Our protocol involves irrigation with NaCl 0.9% to limit the risk of allergic reactions. No consensus exists on ideal solutions for NPWTi: investigators have used both NaCl 0.9% [24,26] and disinfectants-detergents [23,28]. A randomized study on NPWTi showed no difference between NaCl 0.9% and antiseptics in the management of infected wounds [30]. Similar findings have been reported when comparing open fracture irrigation with NaCl 0.9% or with antiseptics [36,50].
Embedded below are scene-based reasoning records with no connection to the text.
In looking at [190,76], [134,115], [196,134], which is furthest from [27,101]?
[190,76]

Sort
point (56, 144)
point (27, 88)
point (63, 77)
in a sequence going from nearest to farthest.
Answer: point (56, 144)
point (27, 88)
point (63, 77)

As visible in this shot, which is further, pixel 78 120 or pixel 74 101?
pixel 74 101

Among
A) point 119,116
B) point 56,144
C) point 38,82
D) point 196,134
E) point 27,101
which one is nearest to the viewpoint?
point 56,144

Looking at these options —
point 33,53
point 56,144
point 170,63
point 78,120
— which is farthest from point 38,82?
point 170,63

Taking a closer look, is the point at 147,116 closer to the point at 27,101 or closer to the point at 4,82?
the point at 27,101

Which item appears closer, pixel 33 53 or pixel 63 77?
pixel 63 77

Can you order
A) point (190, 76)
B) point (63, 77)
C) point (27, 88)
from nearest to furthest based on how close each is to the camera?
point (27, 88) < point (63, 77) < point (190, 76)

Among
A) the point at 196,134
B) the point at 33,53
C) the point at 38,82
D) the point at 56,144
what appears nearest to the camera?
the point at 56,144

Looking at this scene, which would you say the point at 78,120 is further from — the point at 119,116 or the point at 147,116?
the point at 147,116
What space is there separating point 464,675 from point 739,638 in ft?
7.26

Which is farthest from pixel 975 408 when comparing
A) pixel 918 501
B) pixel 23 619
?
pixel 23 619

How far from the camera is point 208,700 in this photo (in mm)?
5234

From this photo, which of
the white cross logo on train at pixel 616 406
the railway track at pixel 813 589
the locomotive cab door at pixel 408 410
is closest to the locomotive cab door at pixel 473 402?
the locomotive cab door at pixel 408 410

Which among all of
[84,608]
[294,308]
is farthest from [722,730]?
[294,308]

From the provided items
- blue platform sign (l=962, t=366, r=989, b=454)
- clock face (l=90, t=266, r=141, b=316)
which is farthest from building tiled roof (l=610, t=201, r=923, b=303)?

Finally, although we did not formally investigate cost-effectiveness, overall costs for patient care were limited (<$50,000). NPWTi can costs ~2-times more than NPWT [54]. Yet, when considering the cost of complications and their high incidence in GIIIb (especially in delayed reconstructions), cost of NPWTi seems reasonable: Olesen et al. report that in severe open tibial fractures repaired with free flaps infection increased direct costs by 60% (+$37,000) and doubled hospitalization [55].
This study has limitations: few cases, no controls, no formal statistical analysis, no comparison of NPWTi to NPWT or to standard wound care with/without irrigation, and no evaluation of different solutions or instillation protocols. Future research will need to validate these early findings in randomized controlled studies, also comparing NPWTi to NPWT and standard wound care with/without irrigation.
6. Conclusion
In an uncontrolled series of severe patients with GIIIb unable to receive immediate/early repair NPWTi allowed delayed microsurgical repair with no complications. Validation of these findings in controlled studies might help provide an additional tool for the management of lower extremity traumatic injuries.
Declaration of competing interest
The authors declare no conflict of interest.
Acknowledgements
This research received no specific grant from any funding agency in the public, commercial, or not-for-profit sectors.
Footnotes
Peer review under responsibility of the Japanese Society for Regenerative Medicine.